Among those donors was Sloan, who paid $5000 into the foundation’s account in 2018. “I wanted to lobby Parliament as I was against the Natural Health Bill,” Sloan told the SFO during its inquiry into the foundation, Newsroom reported.
(The two men were acquitted of charges relating to the foundation. Peters maintained he and the party had no knowledge of the foundation’s activities.)
‘Poison’ in the water
To anyone watching closely, it would have seemed apparent that the group had wider interests.
A since-removed entry on its website promoted a 2012 video about chemtrails, and numerous other posts claimed links between vaccines and autism, and between drinking water fluoridation and lower IQ levels.
The latter cause was embraced by Sloan’s New Health NZ – a group continuing in the spirit of NZHT with a focus on representing “consumers”.
Among its founding members were prominent figures in the alternative health world, including supplement retailer Patrick Fahy, currently chairperson of lobby group the Natural Health Alliance (NHA).
Like Sloan, Fahy donated to the NZ First Foundation.

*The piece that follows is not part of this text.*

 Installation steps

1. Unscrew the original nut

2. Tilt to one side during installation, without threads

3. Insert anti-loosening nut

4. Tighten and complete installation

The NHAvocally supported the party during the recent election, including with paid ads in major newspapers. (One ad listed reasons to vote for NZ First: No 1 was its policy to repeal regulations of natural health products passed earlier this year.)
Despite a wide brief, New Health’s primary focus has been opposing drinking water fluoridation.

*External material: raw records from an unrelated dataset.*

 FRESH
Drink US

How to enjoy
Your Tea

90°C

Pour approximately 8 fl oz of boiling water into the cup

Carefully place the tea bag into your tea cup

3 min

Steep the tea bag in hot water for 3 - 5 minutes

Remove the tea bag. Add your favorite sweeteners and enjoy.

Financial documents show it started receiving grants from unidentified donors in 2009, which were mostly fed into expenses for its legal actions.
At the same time, two charitable healthfocused trusts for which Sloan is a trustee were awarding millions of dollars in grants (one received a $3.8m advance from another trust of which Sloan is the sole director). It is unclear if any of those grants went to New Health.

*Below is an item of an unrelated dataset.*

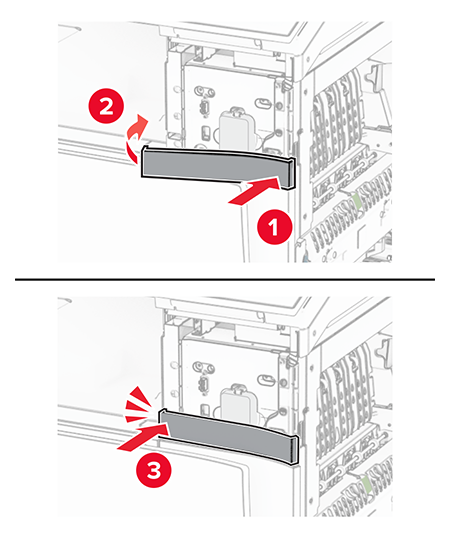 2
1
3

In 2013, the group filed a major legal challenge against the tiny South Taranaki District Council, which had fluoridated some of its drinking water supplies.
Leading the action for New Health was Lisa Hansen, a former Crown lawyer and recently the Gambling Commissioner. She has served as a lawyer forVoices for Freedom, and on behalf of a group of dissident doctors alleged “the possible existence of nano-technology” in Covid-19 vaccines.
The litigation was expensive. It lasted five years and went to the Supreme Court, which ruled in favour of the council.
Although it lost the case, the group continued to lobby against fluoridation.
“If Parliament is serious about delivering a poison and neurotoxin to children’s brains via the public drinking water supply ... and mandating a practice that reduces children’s IQ and permanently impairs their wellbeing and quality of life, then it should pass this bill,” Hansen wrote to the health select committee on behalf of New Health in 2021.
She was referring to a bill that would move fluoridation powers from councils to the director-general of health. It passed.
When Bloomfield used those powers for the first time, a familiar group and its quiet backer were there to fight back.